◆ Exercise brief
Return the entries in full, exactly as they were written.

+ + + + + + +

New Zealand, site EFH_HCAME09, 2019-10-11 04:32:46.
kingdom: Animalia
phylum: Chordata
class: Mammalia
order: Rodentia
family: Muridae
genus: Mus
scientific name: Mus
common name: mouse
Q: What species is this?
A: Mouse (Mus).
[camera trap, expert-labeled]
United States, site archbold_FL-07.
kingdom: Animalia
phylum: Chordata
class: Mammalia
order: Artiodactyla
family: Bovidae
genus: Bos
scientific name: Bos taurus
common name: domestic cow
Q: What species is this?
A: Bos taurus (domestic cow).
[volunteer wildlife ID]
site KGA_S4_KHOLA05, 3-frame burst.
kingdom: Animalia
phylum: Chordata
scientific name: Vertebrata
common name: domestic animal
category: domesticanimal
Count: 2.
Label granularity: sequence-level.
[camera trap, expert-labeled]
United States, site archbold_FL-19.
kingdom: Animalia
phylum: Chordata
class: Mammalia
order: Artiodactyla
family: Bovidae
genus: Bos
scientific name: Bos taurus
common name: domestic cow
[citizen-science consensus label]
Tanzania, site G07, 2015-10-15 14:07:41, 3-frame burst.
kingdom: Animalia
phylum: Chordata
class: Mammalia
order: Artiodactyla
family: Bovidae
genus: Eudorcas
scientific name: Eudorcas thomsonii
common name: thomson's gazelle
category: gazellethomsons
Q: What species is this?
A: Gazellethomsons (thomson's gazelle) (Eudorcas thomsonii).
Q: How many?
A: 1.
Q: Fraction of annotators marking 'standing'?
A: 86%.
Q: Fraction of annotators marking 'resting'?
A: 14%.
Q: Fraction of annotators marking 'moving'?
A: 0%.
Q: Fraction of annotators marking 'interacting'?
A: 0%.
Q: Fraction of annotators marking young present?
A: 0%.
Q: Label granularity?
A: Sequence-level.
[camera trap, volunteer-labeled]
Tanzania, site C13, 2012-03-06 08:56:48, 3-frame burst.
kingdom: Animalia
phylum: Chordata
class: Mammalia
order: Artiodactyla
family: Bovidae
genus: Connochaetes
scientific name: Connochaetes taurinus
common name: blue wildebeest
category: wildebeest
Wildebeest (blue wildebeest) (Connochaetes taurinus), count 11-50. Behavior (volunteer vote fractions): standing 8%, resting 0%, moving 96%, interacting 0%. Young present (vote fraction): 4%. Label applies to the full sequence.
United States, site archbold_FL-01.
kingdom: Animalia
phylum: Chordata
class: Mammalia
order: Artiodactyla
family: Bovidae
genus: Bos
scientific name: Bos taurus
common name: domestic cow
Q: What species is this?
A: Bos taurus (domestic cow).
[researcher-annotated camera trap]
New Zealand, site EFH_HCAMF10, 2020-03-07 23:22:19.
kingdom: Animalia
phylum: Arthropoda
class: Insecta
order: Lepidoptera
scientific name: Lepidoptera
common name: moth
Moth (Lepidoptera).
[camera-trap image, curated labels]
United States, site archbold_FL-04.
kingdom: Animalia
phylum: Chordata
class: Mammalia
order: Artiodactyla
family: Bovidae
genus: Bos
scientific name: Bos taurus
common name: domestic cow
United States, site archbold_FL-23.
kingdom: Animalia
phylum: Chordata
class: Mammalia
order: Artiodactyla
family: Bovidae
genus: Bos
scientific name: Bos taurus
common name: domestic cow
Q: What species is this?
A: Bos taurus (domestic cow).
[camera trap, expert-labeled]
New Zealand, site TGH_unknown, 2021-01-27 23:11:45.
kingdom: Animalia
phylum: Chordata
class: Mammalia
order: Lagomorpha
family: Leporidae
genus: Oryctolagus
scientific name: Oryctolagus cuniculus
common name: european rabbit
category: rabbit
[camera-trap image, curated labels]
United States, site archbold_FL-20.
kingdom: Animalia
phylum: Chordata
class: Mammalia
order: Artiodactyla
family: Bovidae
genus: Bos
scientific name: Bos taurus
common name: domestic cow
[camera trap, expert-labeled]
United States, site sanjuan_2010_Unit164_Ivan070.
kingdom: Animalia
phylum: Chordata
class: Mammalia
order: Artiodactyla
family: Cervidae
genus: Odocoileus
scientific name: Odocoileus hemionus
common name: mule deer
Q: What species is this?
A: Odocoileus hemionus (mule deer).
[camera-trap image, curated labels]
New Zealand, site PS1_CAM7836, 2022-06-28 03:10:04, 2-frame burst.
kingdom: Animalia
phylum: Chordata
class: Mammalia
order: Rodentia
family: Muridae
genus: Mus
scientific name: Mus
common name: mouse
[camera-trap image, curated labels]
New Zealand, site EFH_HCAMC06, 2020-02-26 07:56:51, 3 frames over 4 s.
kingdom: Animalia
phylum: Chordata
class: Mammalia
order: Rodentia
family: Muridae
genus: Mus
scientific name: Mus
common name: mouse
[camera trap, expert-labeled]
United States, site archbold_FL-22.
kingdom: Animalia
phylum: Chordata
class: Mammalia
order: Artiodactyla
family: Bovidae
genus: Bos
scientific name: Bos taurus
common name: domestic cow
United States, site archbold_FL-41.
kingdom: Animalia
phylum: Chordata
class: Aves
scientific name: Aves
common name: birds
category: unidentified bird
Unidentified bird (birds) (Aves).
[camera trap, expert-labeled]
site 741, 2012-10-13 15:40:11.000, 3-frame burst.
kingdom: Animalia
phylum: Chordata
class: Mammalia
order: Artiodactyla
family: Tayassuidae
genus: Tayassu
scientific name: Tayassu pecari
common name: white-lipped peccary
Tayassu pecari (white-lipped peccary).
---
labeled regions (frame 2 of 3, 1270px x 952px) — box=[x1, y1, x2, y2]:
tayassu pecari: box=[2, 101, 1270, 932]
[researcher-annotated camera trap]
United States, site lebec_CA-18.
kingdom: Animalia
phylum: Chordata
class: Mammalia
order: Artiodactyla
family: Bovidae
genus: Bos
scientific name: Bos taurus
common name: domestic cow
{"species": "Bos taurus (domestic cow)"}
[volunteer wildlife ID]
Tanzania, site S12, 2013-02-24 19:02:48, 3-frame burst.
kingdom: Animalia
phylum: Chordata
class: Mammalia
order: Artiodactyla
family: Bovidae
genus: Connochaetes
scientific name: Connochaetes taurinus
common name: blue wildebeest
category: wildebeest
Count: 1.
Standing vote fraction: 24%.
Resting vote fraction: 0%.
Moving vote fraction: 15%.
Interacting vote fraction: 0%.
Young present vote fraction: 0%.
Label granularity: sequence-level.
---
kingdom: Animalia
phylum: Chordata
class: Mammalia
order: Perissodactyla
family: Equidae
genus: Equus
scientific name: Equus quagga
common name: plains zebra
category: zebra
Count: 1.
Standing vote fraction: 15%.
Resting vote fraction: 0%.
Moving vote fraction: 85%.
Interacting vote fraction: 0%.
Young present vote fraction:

+ + + + + + +

◆ Task response
New Zealand, site EFH_HCAME09, 2019-10-11 04:32:46.
kingdom: Animalia
phylum: Chordata
class: Mammalia
order: Rodentia
family: Muridae
genus: Mus
scientific name: Mus
common name: mouse
Q: What species is this?
A: Mouse (Mus).
[camera trap, expert-labeled]
United States, site archbold_FL-07.
kingdom: Animalia
phylum: Chordata
class: Mammalia
order: Artiodactyla
family: Bovidae
genus: Bos
scientific name: Bos taurus
common name: domestic cow
Q: What species is this?
A: Bos taurus (domestic cow).
[volunteer wildlife ID]
site KGA_S4_KHOLA05, 3-frame burst.
kingdom: Animalia
phylum: Chordata
scientific name: Vertebrata
common name: domestic animal
category: domesticanimal
Count: 2.
Label granularity: sequence-level.
[camera trap, expert-labeled]
United States, site archbold_FL-19.
kingdom: Animalia
phylum: Chordata
class: Mammalia
order: Artiodactyla
family: Bovidae
genus: Bos
scientific name: Bos taurus
common name: domestic cow
[citizen-science consensus label]
Tanzania, site G07, 2015-10-15 14:07:41, 3-frame burst.
kingdom: Animalia
phylum: Chordata
class: Mammalia
order: Artiodactyla
family: Bovidae
genus: Eudorcas
scientific name: Eudorcas thomsonii
common name: thomson's gazelle
category: gazellethomsons
Q: What species is this?
A: Gazellethomsons (thomson's gazelle) (Eudorcas thomsonii).
Q: How many?
A: 1.
Q: Fraction of annotators marking 'standing'?
A: 86%.
Q: Fraction of annotators marking 'resting'?
A: 14%.
Q: Fraction of annotators marking 'moving'?
A: 0%.
Q: Fraction of annotators marking 'interacting'?
A: 0%.
Q: Fraction of annotators marking young present?
A: 0%.
Q: Label granularity?
A: Sequence-level.
[camera trap, volunteer-labeled]
Tanzania, site C13, 2012-03-06 08:56:48, 3-frame burst.
kingdom: Animalia
phylum: Chordata
class: Mammalia
order: Artiodactyla
family: Bovidae
genus: Connochaetes
scientific name: Connochaetes taurinus
common name: blue wildebeest
category: wildebeest
Wildebeest (blue wildebeest) (Connochaetes taurinus), count 11-50. Behavior (volunteer vote fractions): standing 8%, resting 0%, moving 96%, interacting 0%. Young present (vote fraction): 4%. Label applies to the full sequence.
United States, site archbold_FL-01.
kingdom: Animalia
phylum: Chordata
class: Mammalia
order: Artiodactyla
family: Bovidae
genus: Bos
scientific name: Bos taurus
common name: domestic cow
Q: What species is this?
A: Bos taurus (domestic cow).
[researcher-annotated camera trap]
New Zealand, site EFH_HCAMF10, 2020-03-07 23:22:19.
kingdom: Animalia
phylum: Arthropoda
class: Insecta
order: Lepidoptera
scientific name: Lepidoptera
common name: moth
Moth (Lepidoptera).
[camera-trap image, curated labels]
United States, site archbold_FL-04.
kingdom: Animalia
phylum: Chordata
class: Mammalia
order: Artiodactyla
family: Bovidae
genus: Bos
scientific name: Bos taurus
common name: domestic cow
United States, site archbold_FL-23.
kingdom: Animalia
phylum: Chordata
class: Mammalia
order: Artiodactyla
family: Bovidae
genus: Bos
scientific name: Bos taurus
common name: domestic cow
Q: What species is this?
A: Bos taurus (domestic cow).
[camera trap, expert-labeled]
New Zealand, site TGH_unknown, 2021-01-27 23:11:45.
kingdom: Animalia
phylum: Chordata
class: Mammalia
order: Lagomorpha
family: Leporidae
genus: Oryctolagus
scientific name: Oryctolagus cuniculus
common name: european rabbit
category: rabbit
[camera-trap image, curated labels]
United States, site archbold_FL-20.
kingdom: Animalia
phylum: Chordata
class: Mammalia
order: Artiodactyla
family: Bovidae
genus: Bos
scientific name: Bos taurus
common name: domestic cow
[camera trap, expert-labeled]
United States, site sanjuan_2010_Unit164_Ivan070.
kingdom: Animalia
phylum: Chordata
class: Mammalia
order: Artiodactyla
family: Cervidae
genus: Odocoileus
scientific name: Odocoileus hemionus
common name: mule deer
Q: What species is this?
A: Odocoileus hemionus (mule deer).
[camera-trap image, curated labels]
New Zealand, site PS1_CAM7836, 2022-06-28 03:10:04, 2-frame burst.
kingdom: Animalia
phylum: Chordata
class: Mammalia
order: Rodentia
family: Muridae
genus: Mus
scientific name: Mus
common name: mouse
[camera-trap image, curated labels]
New Zealand, site EFH_HCAMC06, 2020-02-26 07:56:51, 3 frames over 4 s.
kingdom: Animalia
phylum: Chordata
class: Mammalia
order: Rodentia
family: Muridae
genus: Mus
scientific name: Mus
common name: mouse
[camera trap, expert-labeled]
United States, site archbold_FL-22.
kingdom: Animalia
phylum: Chordata
class: Mammalia
order: Artiodactyla
family: Bovidae
genus: Bos
scientific name: Bos taurus
common name: domestic cow
United States, site archbold_FL-41.
kingdom: Animalia
phylum: Chordata
class: Aves
scientific name: Aves
common name: birds
category: unidentified bird
Unidentified bird (birds) (Aves).
[camera trap, expert-labeled]
site 741, 2012-10-13 15:40:11.000, 3-frame burst.
kingdom: Animalia
phylum: Chordata
class: Mammalia
order: Artiodactyla
family: Tayassuidae
genus: Tayassu
scientific name: Tayassu pecari
common name: white-lipped peccary
Tayassu pecari (white-lipped peccary).
---
labeled regions (frame 2 of 3, 1270px x 952px) — box=[x1, y1, x2, y2]:
tayassu pecari: box=[2, 101, 1270, 932]
[researcher-annotated camera trap]
United States, site lebec_CA-18.
kingdom: Animalia
phylum: Chordata
class: Mammalia
order: Artiodactyla
family: Bovidae
genus: Bos
scientific name: Bos taurus
common name: domestic cow
{"species": "Bos taurus (domestic cow)"}
[volunteer wildlife ID]
Tanzania, site S12, 2013-02-24 19:02:48, 3-frame burst.
kingdom: Animalia
phylum: Chordata
class: Mammalia
order: Artiodactyla
family: Bovidae
genus: Connochaetes
scientific name: Connochaetes taurinus
common name: blue wildebeest
category: wildebeest
Count: 1.
Standing vote fraction: 24%.
Resting vote fraction: 0%.
Moving vote fraction: 15%.
Interacting vote fraction: 0%.
Young present vote fraction: 0%.
Label granularity: sequence-level.
---
kingdom: Animalia
phylum: Chordata
class: Mammalia
order: Perissodactyla
family: Equidae
genus: Equus
scientific name: Equus quagga
common name: plains zebra
category: zebra
Count: 1.
Standing vote fraction: 15%.
Resting vote fraction: 0%.
Moving vote fraction: 85%.
Interacting vote fraction: 0%.
Young present vote fraction:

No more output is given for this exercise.